■ **What you need to do**: What you produce should match the records exactly, line for line.

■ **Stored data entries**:

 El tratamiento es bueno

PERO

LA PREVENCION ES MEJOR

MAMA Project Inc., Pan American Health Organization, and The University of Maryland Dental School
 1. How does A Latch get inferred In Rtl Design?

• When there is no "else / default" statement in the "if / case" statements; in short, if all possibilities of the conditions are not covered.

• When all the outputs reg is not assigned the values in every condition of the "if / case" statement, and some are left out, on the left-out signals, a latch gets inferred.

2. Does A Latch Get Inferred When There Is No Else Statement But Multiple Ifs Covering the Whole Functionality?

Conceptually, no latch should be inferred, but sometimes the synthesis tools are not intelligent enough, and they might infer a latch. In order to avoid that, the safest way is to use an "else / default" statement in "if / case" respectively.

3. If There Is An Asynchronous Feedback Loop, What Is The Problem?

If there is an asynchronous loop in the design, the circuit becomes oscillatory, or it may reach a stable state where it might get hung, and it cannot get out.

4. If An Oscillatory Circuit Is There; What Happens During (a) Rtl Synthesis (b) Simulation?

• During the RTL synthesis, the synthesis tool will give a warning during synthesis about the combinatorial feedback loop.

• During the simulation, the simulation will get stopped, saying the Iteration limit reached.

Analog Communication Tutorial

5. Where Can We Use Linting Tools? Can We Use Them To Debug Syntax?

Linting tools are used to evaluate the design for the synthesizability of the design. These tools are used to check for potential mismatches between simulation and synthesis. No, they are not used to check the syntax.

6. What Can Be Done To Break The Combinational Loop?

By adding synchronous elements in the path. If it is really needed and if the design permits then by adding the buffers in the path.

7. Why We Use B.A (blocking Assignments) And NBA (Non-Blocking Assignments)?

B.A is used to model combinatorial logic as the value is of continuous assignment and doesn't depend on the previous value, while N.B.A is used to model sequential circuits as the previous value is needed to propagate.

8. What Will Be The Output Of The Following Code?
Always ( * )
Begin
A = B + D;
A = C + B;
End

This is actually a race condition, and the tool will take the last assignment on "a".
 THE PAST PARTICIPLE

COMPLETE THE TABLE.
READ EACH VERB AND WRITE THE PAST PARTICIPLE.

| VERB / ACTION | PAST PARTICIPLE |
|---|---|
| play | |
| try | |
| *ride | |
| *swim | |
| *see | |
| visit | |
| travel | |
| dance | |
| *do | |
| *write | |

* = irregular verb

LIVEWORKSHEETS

■ **Solution**:
 El tratamiento es bueno

PERO

LA PREVENCION ES MEJOR

MAMA Project Inc., Pan American Health Organization, and The University of Maryland Dental School
 1. How does A Latch get inferred In Rtl Design?

• When there is no "else / default" statement in the "if / case" statements; in short, if all possibilities of the conditions are not covered.

• When all the outputs reg is not assigned the values in every condition of the "if / case" statement, and some are left out, on the left-out signals, a latch gets inferred.

2. Does A Latch Get Inferred When There Is No Else Statement But Multiple Ifs Covering the Whole Functionality?

Conceptually, no latch should be inferred, but sometimes the synthesis tools are not intelligent enough, and they might infer a latch. In order to avoid that, the safest way is to use an "else / default" statement in "if / case" respectively.

3. If There Is An Asynchronous Feedback Loop, What Is The Problem?

If there is an asynchronous loop in the design, the circuit becomes oscillatory, or it may reach a stable state where it might get hung, and it cannot get out.

4. If An Oscillatory Circuit Is There; What Happens During (a) Rtl Synthesis (b) Simulation?

• During the RTL synthesis, the synthesis tool will give a warning during synthesis about the combinatorial feedback loop.

• During the simulation, the simulation will get stopped, saying the Iteration limit reached.

Analog Communication Tutorial

5. Where Can We Use Linting Tools? Can We Use Them To Debug Syntax?

Linting tools are used to evaluate the design for the synthesizability of the design. These tools are used to check for potential mismatches between simulation and synthesis. No, they are not used to check the syntax.

6. What Can Be Done To Break The Combinational Loop?

By adding synchronous elements in the path. If it is really needed and if the design permits then by adding the buffers in the path.

7. Why We Use B.A (blocking Assignments) And NBA (Non-Blocking Assignments)?

B.A is used to model combinatorial logic as the value is of continuous assignment and doesn't depend on the previous value, while N.B.A is used to model sequential circuits as the previous value is needed to propagate.

8. What Will Be The Output Of The Following Code?
Always ( * )
Begin
A = B + D;
A = C + B;
End

This is actually a race condition, and the tool will take the last assignment on "a".
 THE PAST PARTICIPLE

COMPLETE THE TABLE.
READ EACH VERB AND WRITE THE PAST PARTICIPLE.

| VERB / ACTION | PAST PARTICIPLE |
|---|---|
| play | |
| try | |
| *ride | |
| *swim | |
| *see | |
| visit | |
| travel | |
| dance | |
| *do | |
| *write | |

* = irregular verb

LIVEWORKSHEETS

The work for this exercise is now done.